● Descrizione del compito
Per favore, estrai senza modifiche dal brano sul calo delle nascite la parte che si apre con le parole contenenti "Nel 2022 è stato" e si chiude con "più del 2008.".

╭─ Brano

Dal rapporto si evince che calano sia i nuovi nati che le neomamme, diminuiscono anche i primi figli, sono meno prolifiche le coppie straniere, e la natalità è condizionata dalla differenza di genere nel mondo del lavoro, contribuendo al rischio povertà di una famiglia su quattro con figli.

E se la gioia per la maternità prevale nelle madri, il 43% dice di non desiderare altri figli dopo il primo: per la fatica (40%), la difficile conciliazione lavoro/famiglia (33%), la mancanza di supporto (26%), la scarsità dei servizi (26%).

Nel 2022 è stato dunque raggiunto il nuovo record minimo di nascite, per la prima volta sotto 400.000: 392.598 bambini (meno 1,9%). Nel 2021 erano state 400.245. Diminuiscono nelle coppie italiane: 166 mila in meno rispetto al 2008. Calano all’interno del matrimonio, 223.000 in meno nel confronto con il 2008 (meno 48%), e quasi 20.000 in meno rispetto al 2020. Nel 2021 i nati fuori del matrimonio sono stati il 40% del totale, 47.000 in più del 2008.

╰─
╭─ Materiale fornito

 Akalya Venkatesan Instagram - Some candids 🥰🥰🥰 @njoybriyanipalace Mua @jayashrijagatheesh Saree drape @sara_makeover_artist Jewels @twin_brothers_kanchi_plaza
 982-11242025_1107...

╰─
╭─ Materiale fornito

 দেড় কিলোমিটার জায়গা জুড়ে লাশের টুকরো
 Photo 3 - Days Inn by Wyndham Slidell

╰─

● Risultato atteso
Nel 2022 è stato dunque raggiunto il nuovo record minimo di nascite, per la prima volta sotto 400.000: 392.598 bambini (meno 1,9%). Nel 2021 erano state 400.245. Diminuiscono nelle coppie italiane: 166 mila in meno rispetto al 2008. Calano all’interno del matrimonio, 223.000 in meno nel confronto con il 2008 (meno 48%), e quasi 20.000 in meno rispetto al 2020. Nel 2021 i nati fuori del matrimonio sono stati il 40% del totale, 47.000 in più del 2008.